Qué dice la ONU sobre Ceuta y Melilla y por qué no están en su lista
La lista de territorios no autónomos pendientes de descolonización que mantiene Naciones Unidas tiene 17 entradas. En ella figuran Gibraltar y el Sáhara Occidental. No figuran Ceuta ni Melilla. Ese es el dato más repetido cuando se discute si las dos ciudades son colonias: la definición clásica de colonia implica un territorio gobernado desde fuera cuyos habitantes no disfrutan de los mismos derechos que los de la metrópoli, y aquí ocurre lo contrario. Los ceutíes y melillenses son españoles con carné y con papeleta.
Estatuto de 1995 y la disposición transitoria quinta: una puerta que nadie cruza
La Constitución de 1978 abre, en su disposición transitoria quinta, la posibilidad de que Ceuta y Melilla se constituyan en comunidad autónoma si así lo deciden mediante un proceso especial. Ese proceso no se ha ejecutado nunca. Traducido: el techo competencial no lo impone Madrid desde la distancia, lo dejan donde está las propias instituciones locales. Ahí se rompe el argumento de que la falta de estatus equivale a colonialismo, porque el sujeto que podría cambiar el estatus es el mismo que decide no cambiarlo. Detalle incómodo para las dos trincheras.

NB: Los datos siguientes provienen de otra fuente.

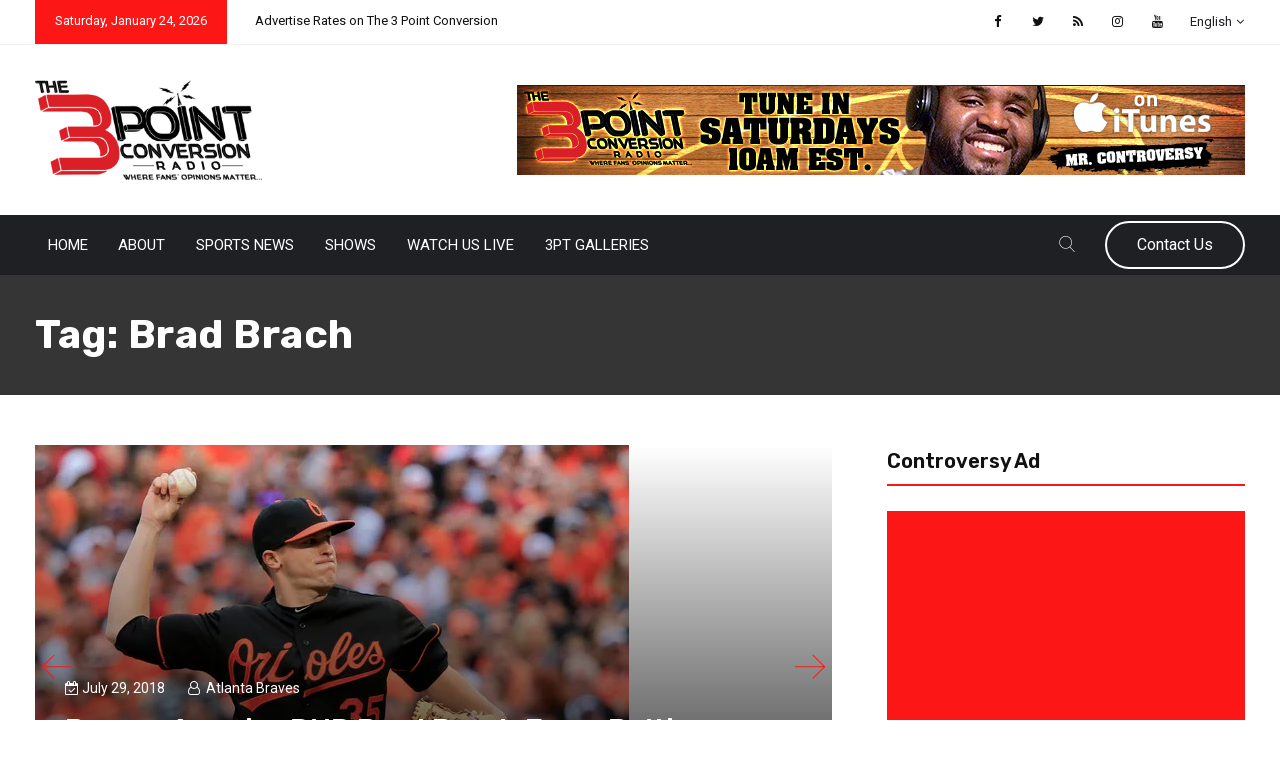

--- FILE ---
content_type: text/html; charset=utf-8
request_url: https://www.google.com/recaptcha/api2/aframe
body_size: 268
content:
<!DOCTYPE HTML><html><head><meta http-equiv="content-type" content="text/html; charset=UTF-8"></head><body><script nonce="q7PCL8EjslzwFW7mxpj0bQ">/** Anti-fraud and anti-abuse applications only. See google.com/recaptcha */ try{var clients={'sodar':'https://pagead2.googlesyndication.com/pagead/sodar?'};window.addEventListener("message",function(a){try{if(a.source===window.parent){var b=JSON.parse(a.data);var c=clients[b['id']];if(c){var d=document.createElement('img');d.src=c+b['params']+'&rc='+(localStorage.getItem("rc::a")?sessionStorage.getItem("rc::b"):"");window.document.body.appendChild(d);sessionStorage.setItem("rc::e",parseInt(sessionStorage.getItem("rc::e")||0)+1);localStorage.setItem("rc::h",'1769280748546');}}}catch(b){}});window.parent.postMessage("_grecaptcha_ready", "*");}catch(b){}</script></body></html>

--- FILE ---
content_type: text/javascript
request_url: https://www.the3pointconversion.com/wp-content/themes/vulitin/assets/js/circlos.js?ver=20151215
body_size: 538
content:
/*
jQuery-Circle-Plugin v0.1 by Jamal hassouni
https://github.com/jamalhassouni
*/
(function ($) {

	// circle animation pluqins by jamal hassouni 
	$.fn.circlos = function () {
		// deafualt options 
		var DEFAULTS = {
			backgroundColor: '#b3cef6', // default background color 
			progressColor: '#4b86db', // default progress color 
			percent: 75, // default percent value
			duration: 2000 // default duration value 
		};	
		
		$(this).each(function () {
			var $target  = $(this);
              // options of circle 	
			var options = {
             // if isset value of background if not use the default value of background color 
			backgroundColor: $target.data('color') ? $target.data('color').split(',')[0] : DEFAULTS.backgroundColor,
		     // if isset value of progress if not use the default value of progress color 
			progressColor: $target.data('color') ? $target.data('color').split(',')[1] : DEFAULTS.progressColor,
			  // if isset value of percent  if not use the default value of percent  
			percent: $target.data('percent') ? $target.data('percent') : DEFAULTS.percent,
			 // if isset value of duration if not use the default value of duration
			duration: $target.data('duration') ? $target.data('duration') : DEFAULTS.duration
			};
			 console.log(options);
	         // add divs for structure
			$target.append('<div class="background"></div><div class="rotate"></div><div class="left"></div><div class="right"></div><div class=""><span>' + options.percent + '%</span></div>');
	         // change style of the circle with the options values 
			$target.find('.background').css('background-color', options.backgroundColor);
			$target.find('.left').css('background-color', options.backgroundColor);
			$target.find('.rotate').css('background-color', options.progressColor);
			$target.find('.right').css('background-color', options.progressColor);
	
			var $rotate = $target.find('.rotate');
			setTimeout(function () {	
				$rotate.css({
					'transition': 'transform ' + options.duration + 'ms linear',
					'transform': 'rotate(' + options.percent * 3.6 + 'deg)'
				});
			},1);		

			if (options.percent > 50) {
				// add animation for the right class and left class 
				var animationRight = 'toggle ' + (options.duration / options.percent * 50) + 'ms step-end';
				var animationLeft = 'toggle ' + (options.duration / options.percent * 50) + 'ms step-start';  
				$target.find('.right').css({
					animation: animationRight,
					opacity: 1
				});
				$target.find('.left').css({
					animation: animationLeft,
					opacity: 0
				});
			} 
		});
	}
})(jQuery);
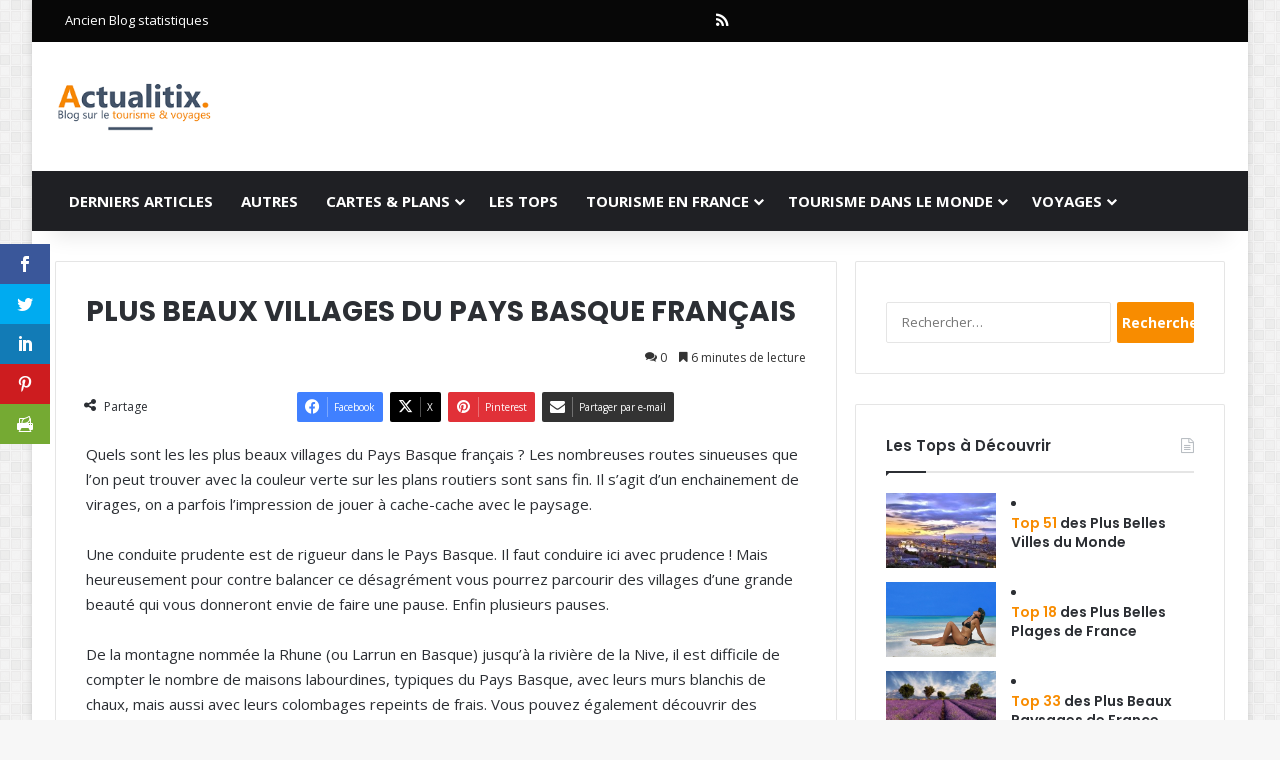

--- FILE ---
content_type: text/html; charset=utf-8
request_url: https://www.google.com/recaptcha/api2/aframe
body_size: 268
content:
<!DOCTYPE HTML><html><head><meta http-equiv="content-type" content="text/html; charset=UTF-8"></head><body><script nonce="XWHnWzj-IbAwUfWeRtaGUw">/** Anti-fraud and anti-abuse applications only. See google.com/recaptcha */ try{var clients={'sodar':'https://pagead2.googlesyndication.com/pagead/sodar?'};window.addEventListener("message",function(a){try{if(a.source===window.parent){var b=JSON.parse(a.data);var c=clients[b['id']];if(c){var d=document.createElement('img');d.src=c+b['params']+'&rc='+(localStorage.getItem("rc::a")?sessionStorage.getItem("rc::b"):"");window.document.body.appendChild(d);sessionStorage.setItem("rc::e",parseInt(sessionStorage.getItem("rc::e")||0)+1);localStorage.setItem("rc::h",'1768728377896');}}}catch(b){}});window.parent.postMessage("_grecaptcha_ready", "*");}catch(b){}</script></body></html>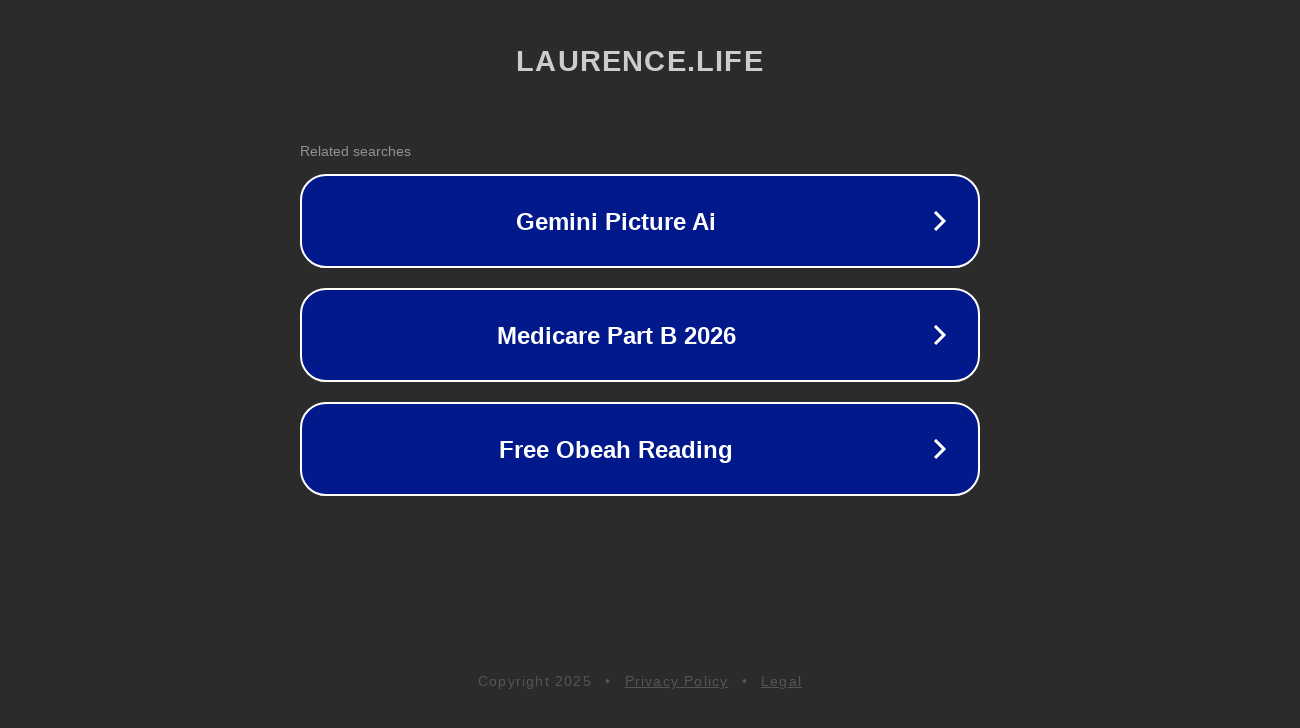

--- FILE ---
content_type: text/html; charset=utf-8
request_url: https://laurence.life/wiki/berlin
body_size: 1054
content:
<!doctype html>
<html data-adblockkey="MFwwDQYJKoZIhvcNAQEBBQADSwAwSAJBANDrp2lz7AOmADaN8tA50LsWcjLFyQFcb/P2Txc58oYOeILb3vBw7J6f4pamkAQVSQuqYsKx3YzdUHCvbVZvFUsCAwEAAQ==_Yh6ALu6eFK8M9s8pZxrpLAHjMf7oJ5bH4igt5J2DPEHki7fh1Cx3R60Hakja2lWtVz8sJ6IHzGwB4TsyQOt/uw==" lang="en" style="background: #2B2B2B;">
<head>
    <meta charset="utf-8">
    <meta name="viewport" content="width=device-width, initial-scale=1">
    <link rel="icon" href="[data-uri]">
    <link rel="preconnect" href="https://www.google.com" crossorigin>
</head>
<body>
<div id="target" style="opacity: 0"></div>
<script>window.park = "[base64]";</script>
<script src="/bceQPAIZb.js"></script>
</body>
</html>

Por qué estar en África no decide de quién es un territorio
Geográficamente, Ceuta y Melilla están en el norte de África. También Canarias, y a nadie se le ocurre discutir su españolidad. La geografía, que se sepa, no ha resuelto nunca una soberanía: Turquía conserva una porción de su territorio en Europa y Rusia administra todo lo que hay más allá de los Urales. Hay quien replica que el caso no es comparable porque Canarias sí es comunidad autónoma, y el argumento tiene su lógica circular, pero no responde a la pregunta de fondo.
Dos derechos históricos que se solapan
Melilla se incorporó a Castilla en 1497. Ceuta, en cambio, no fue conquistada por Castilla: era portuguesa desde 1415, siguió con la monarquía hispánica tras 1640 y el Tratado de Lisboa de 1668 la reconoció en esa órbita. El Estado marroquí moderno es posterior a todo eso, lo que convierte la discusión en un cruce de cronologías donde cada parte elige la que le conviene.
El atasco no es jurídico, es político. No hay procedimiento pactado, ni mayoría local que pida el cambio, ni acuerdo bilateral sobre qué pasaría si alguna de las dos ciudades quisiera moverse. Y mientras eso siga así, la pregunta seguirá teniendo dos respuestas incompatibles según se mire el BOE o el mapa.